Nine out of ten doctors agree
About the author
Kevin is a co-founder of PR Academy and editor/co-author of Exploring Internal Communication published by Routledge. Kevin leads the CIPR Internal Communication Diploma course. PhD, MBA, BA Hons, PGCE, FCIPR, CMgr, MCMI.
So, it must be right.
You might well translate ‘nine out of ten doctors’ as 90 percent of doctors. However, that could be misleading. It all depends on the sample size.
Here are some points to look out for when assessing research reports.
Sampling – if the report is based on a survey but does not say how many people responded then it should be treated with caution, especially if it is worded in ways that make it seem that it is about a whole industry or profession.
Margins of error – if data is being compared with a previous year, then margins of error should be taken into account. For example, if a result is 66% satisfaction and has a margin of error of 3 points then you are looking at a range of 63-69%. Comparing 66% for 2020 with 63% for 2019 is within that margin of error, so it may not be a ‘real’ change of 3%. Margins of error are calculated according to the sample size and the population number for the group concerned. The higher the sample size, the smaller the margin of error.

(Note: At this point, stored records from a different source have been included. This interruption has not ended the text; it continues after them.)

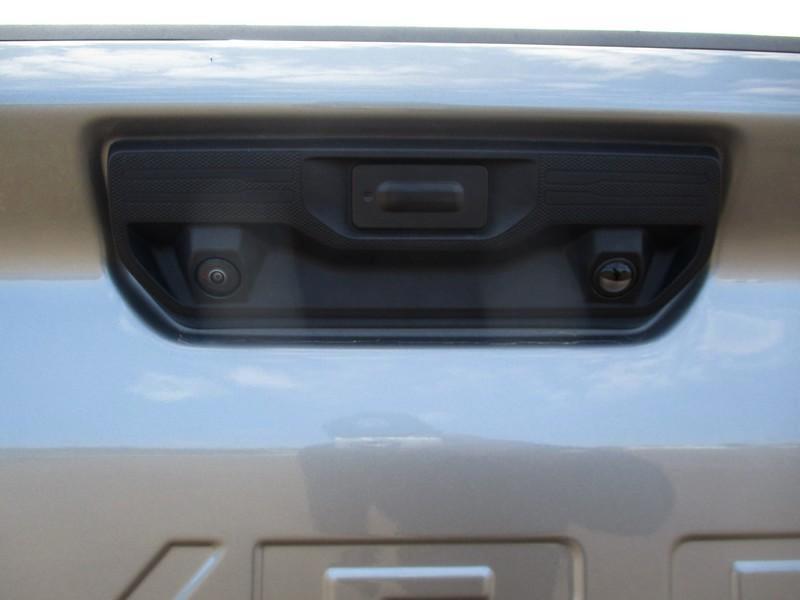 Chevrolet Silverado 2500HD LT Crew Cab Long Box 4WD 2025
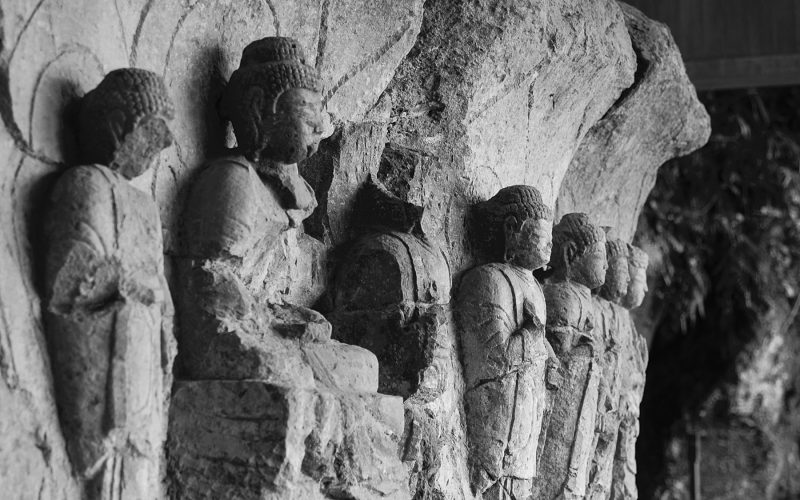 Ambiances du Japon: lâ€™archipel en 15 photos
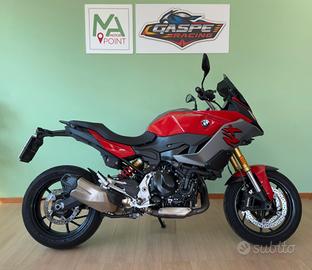 BMW F 900 XR GARANTITA E FINANZIABILE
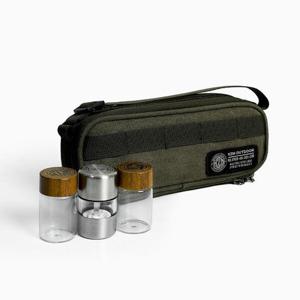 아트박스/카즈미 카즈미 필드 스파이스 파우치 S 캠핑용품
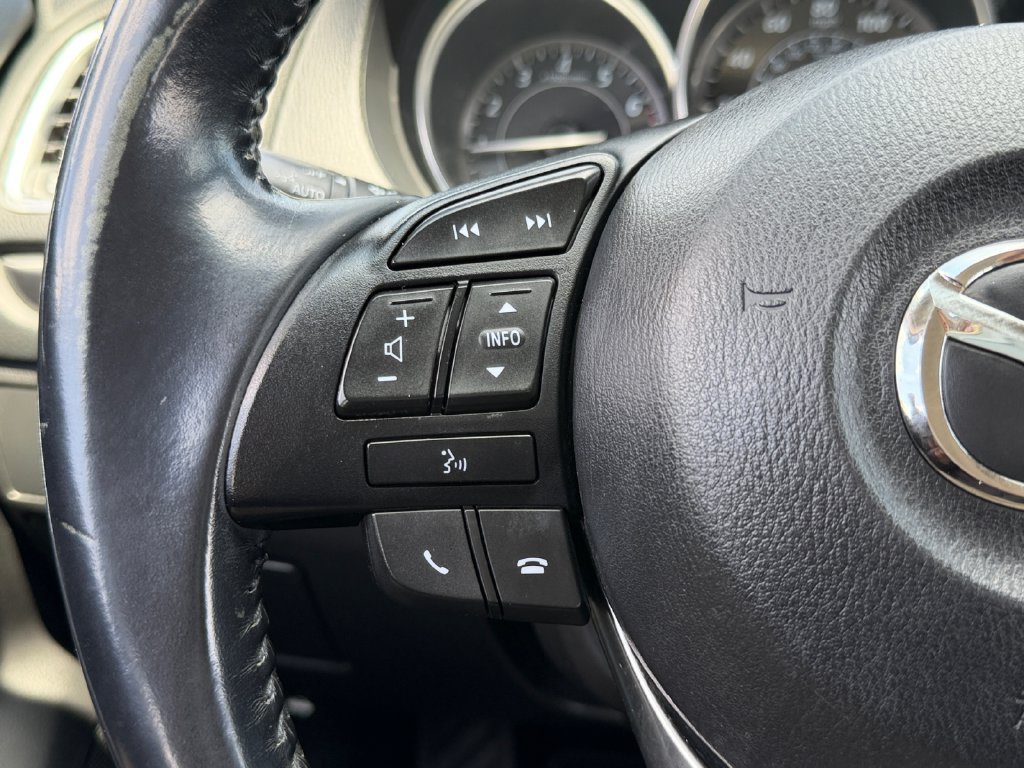 Used 2014 MAZDA MAZDA6 Touring w/ Touring Technology Package FWD image 18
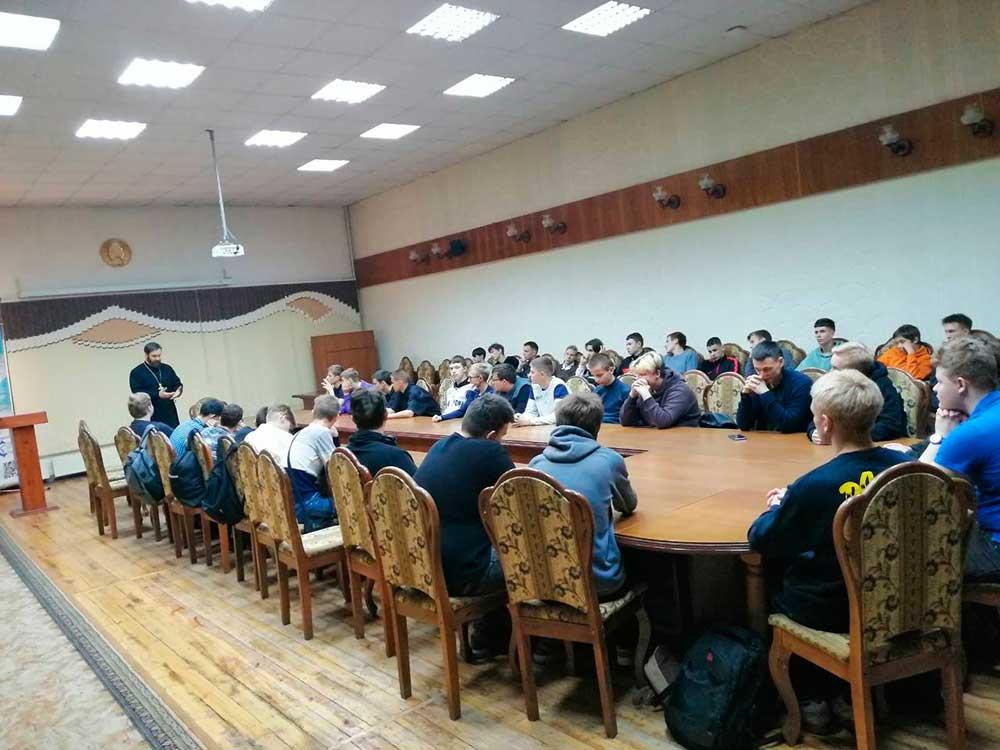 Неделя Родительской Любви!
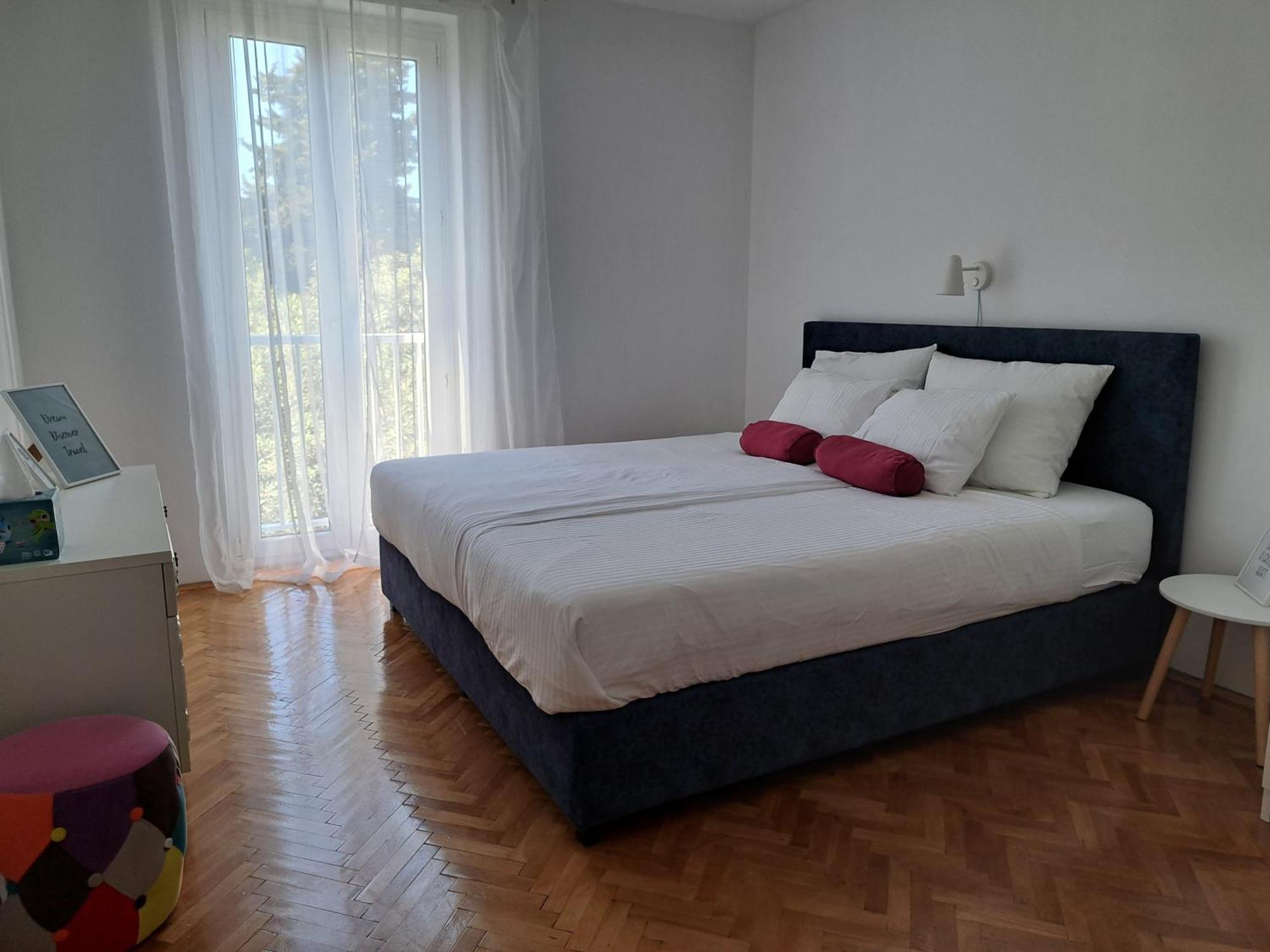 Apartman Kiara Дубровник Экстерьер фото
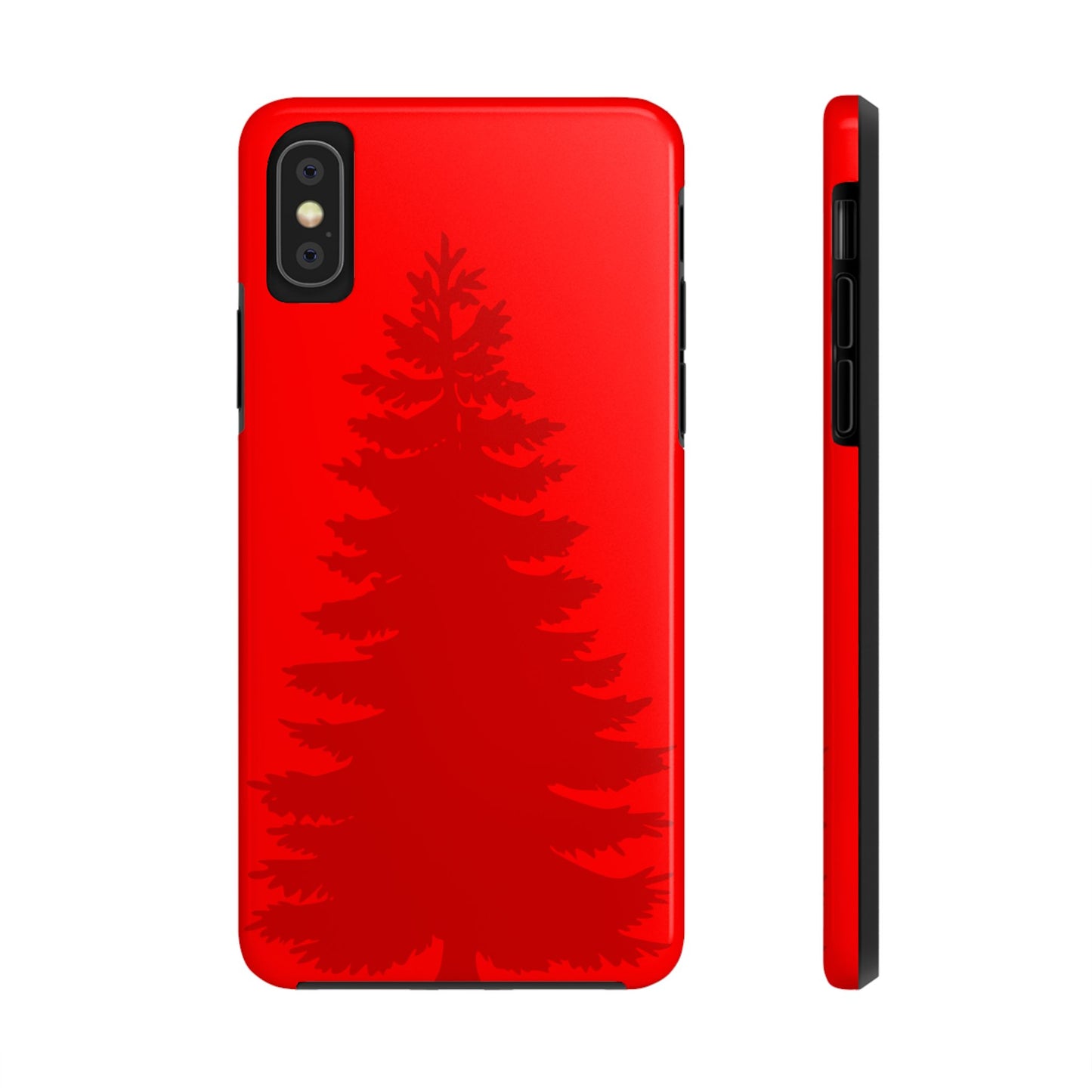 Tree #17-Tough Phone Cases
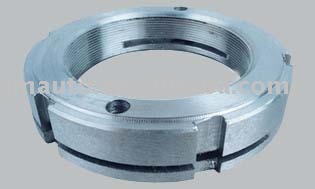 Bearing Nut Wheel Nut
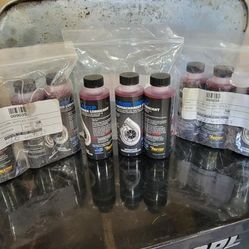 VORTECH supercharger oil V-3/SL Supercharger Oil

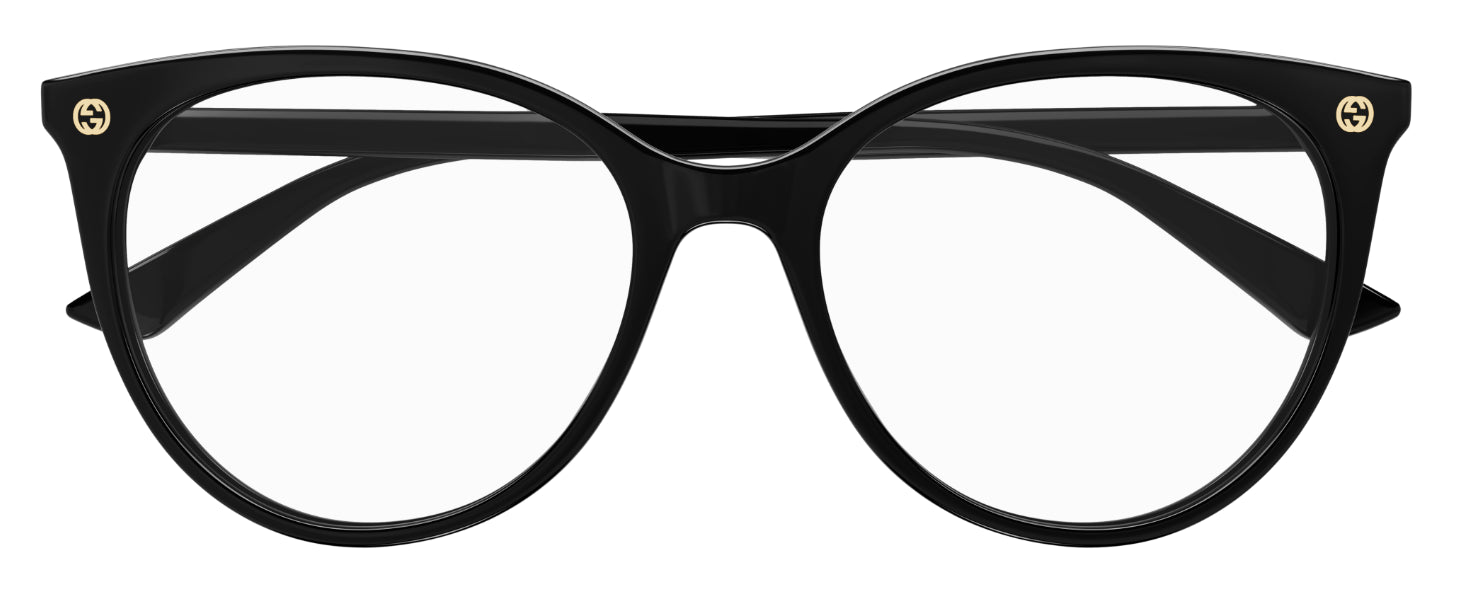 Lunettes de vue Gucci Lettering GG0093O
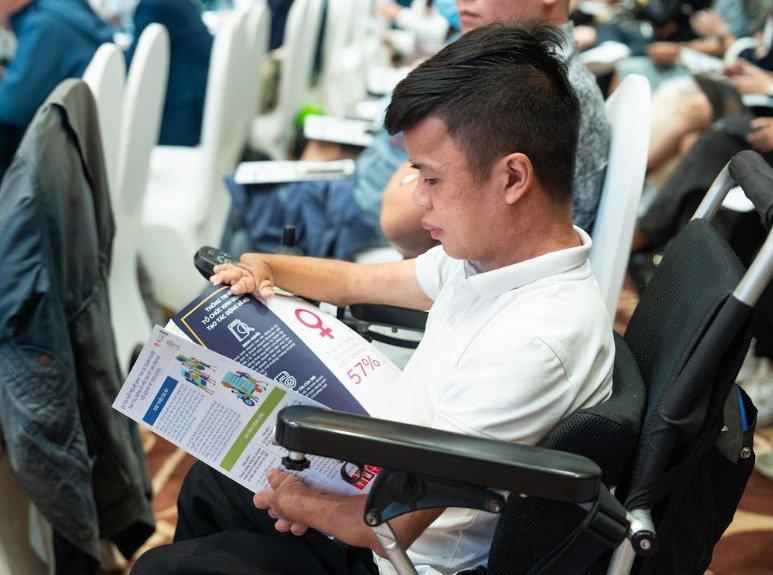 Lần đầu tiên công bố Sách Trắng về các tổ chức kinh doanh tạo tác động xã hội Việt Nam 2023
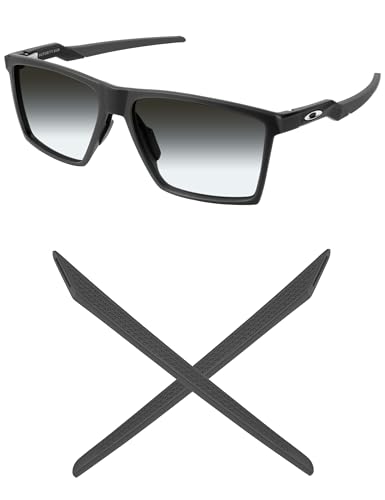 Image of Mryok Replacement Earsocks for Oakley Futurity Sun OO9482 / Futurity OX8052 Sunglasses - Options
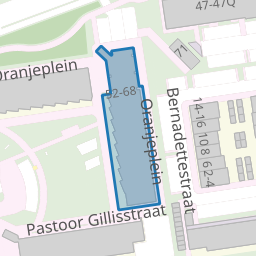 Perceel GZE00-A-7857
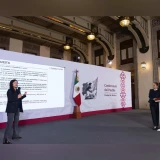 Envían al Congreso iniciativa contra doble nacionalidad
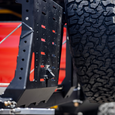 Bolt-On Swing Out Kit (16-23 Tacoma)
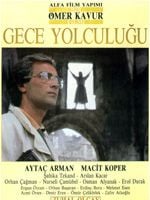 Gece Yolculuğu posteri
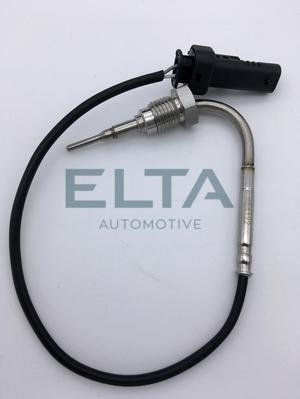 Elta Automotive EX5340 - Датчик, температура вихлопних газів autozip.com.ua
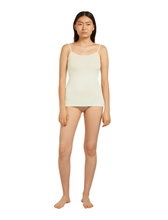 Icebreaker Bielizna Tank Top Siren Cami 150 - Wełna merino - naturalna dla kobiet
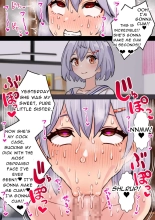 Imouto o Chinpo Case ni Suru Koutense Futanari Onee-chan no Hanashi : página 47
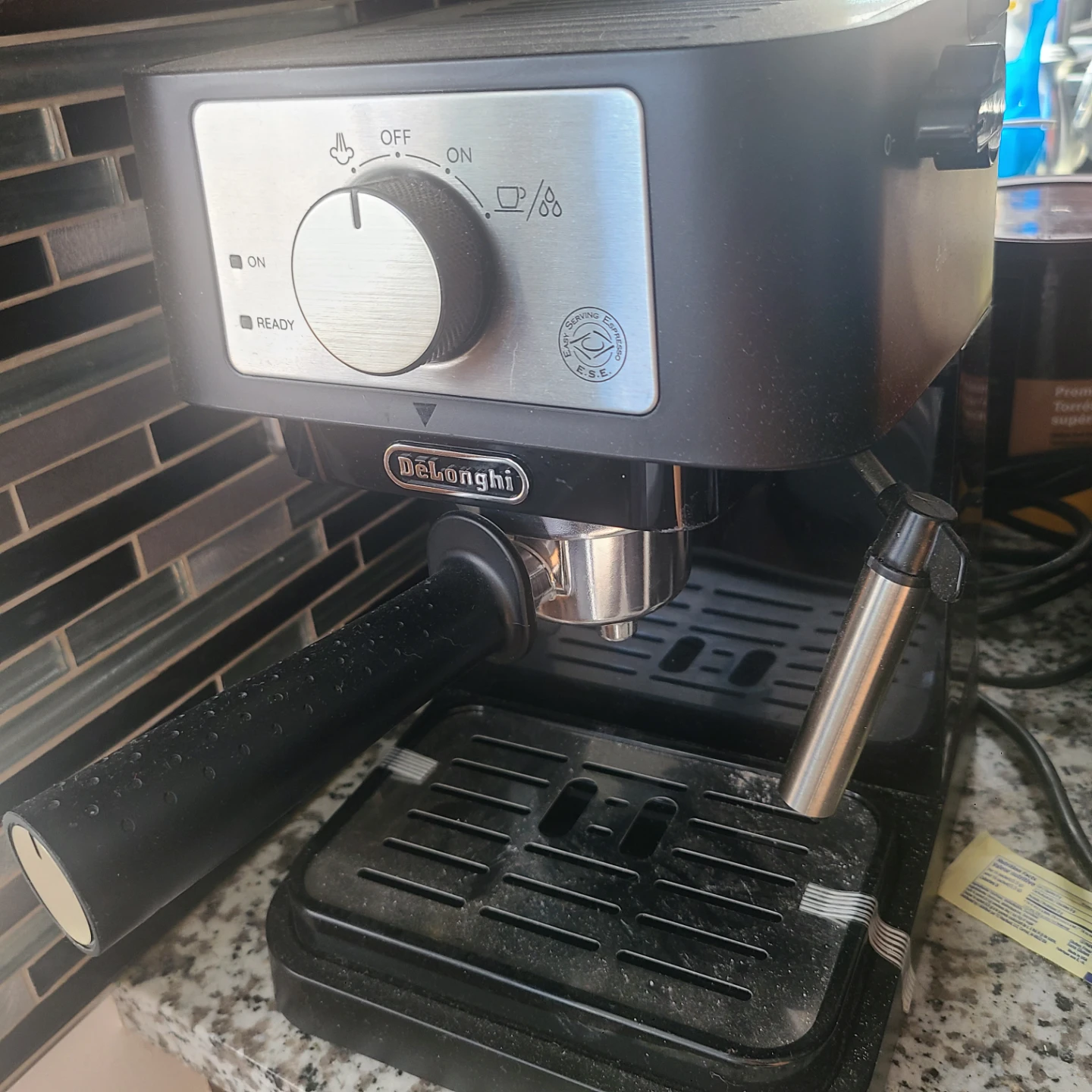 DeLonghi Stilosa Espresso Maker - photo 2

Double–barrelled questions – some surveys include questions that are actually two questions in one so cannot be answered. For example, ‘rate the check-in and check-out service’ at a hotel (with a range of options such as ‘very good’, ‘good, neither good or poor’, ‘poor, or ‘very poor’). The issue here is that the ‘check-in’ could have been good and the ‘check out’ could have been poor. Any data that is reported for a double-barrelled question should be treated very cautiously.
Mixed methods – reports based purely on a survey may not be as informative as reports that mix questionnaires with open comments, interviews, or focus groups. Results from surveys are good at telling you what the general situation is like – although it’s best to be wary of claims for representing wider groups. However, they don’t always explain why the situation is as it is, and that’s where qualitative research can be useful.
Open comments in a survey – should be thoroughly analysed. Sentiment analysis based on ‘natural language processing’ systems that provide ‘positive’, ‘neutral’ and ‘negative’ scores are often only useful for broad generalisations. Reports that simply use quotes without deep analysis of the data should also be treated with caution. More robust approaches to analysis of comments include ‘coding’ and ‘clustering’ to generate themes and it is the themes that are interesting and useful.
Interview and focus groups – reports that discuss results from interviews or focus groups and infer that the analysis is generalisable to a wider group should be treated with caution. This is because they are unlikely to be a large enough sample. Some of the benefits from interviews or focus groups are the insights that help to explain some of the deeper thoughts and feelings that may lie behind a given situation or topic.
By applying these quick tests, you can make more informed decisions about interpreting data presented in reports – and this is vital to avoid leaping into campaigns or actions that are based on flawed research designs.